Task to complete:
The output should be limited to the line holding "[camera-trap image, curated labels]" and the lines after it through the end of the entries, each restated exactly.

Collected data:

BEGIN

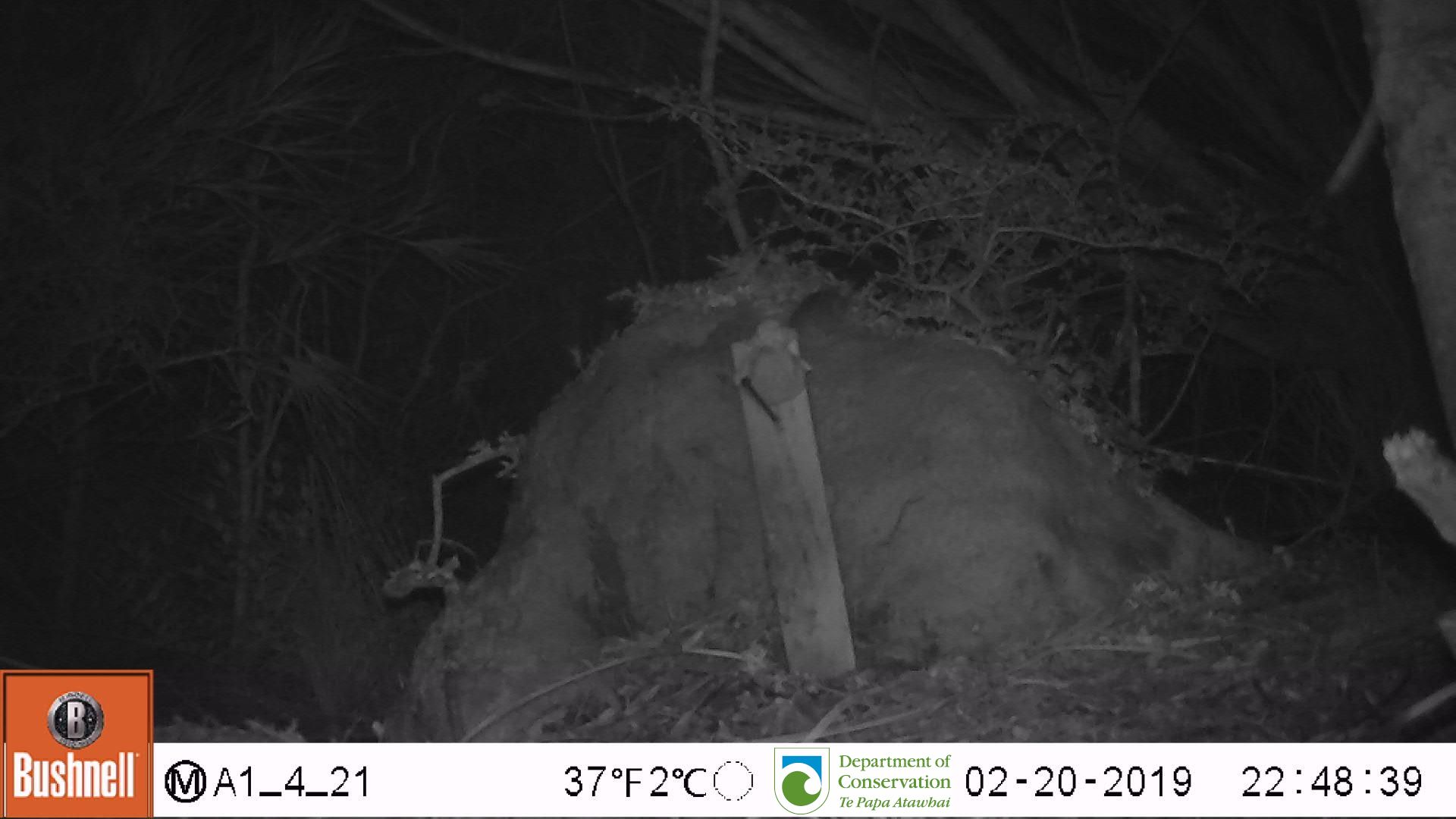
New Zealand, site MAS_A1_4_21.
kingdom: Animalia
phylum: Chordata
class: Mammalia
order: Rodentia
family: Muridae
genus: Mus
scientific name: Mus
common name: mouse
Mouse (Mus).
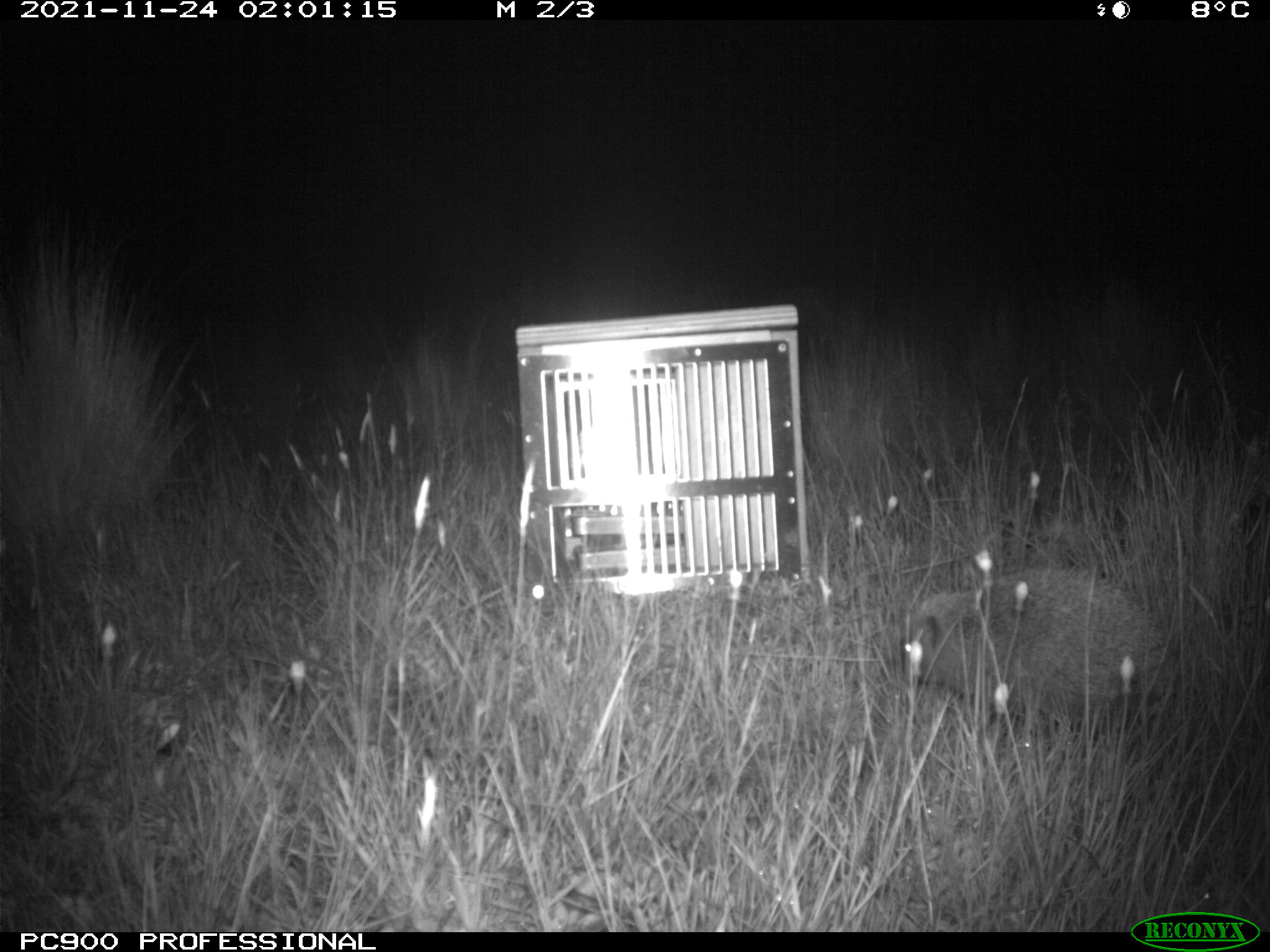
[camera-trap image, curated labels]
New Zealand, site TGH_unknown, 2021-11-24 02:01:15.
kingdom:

END

Answer section:
[camera-trap image, curated labels]
New Zealand, site TGH_unknown, 2021-11-24 02:01:15.
kingdom:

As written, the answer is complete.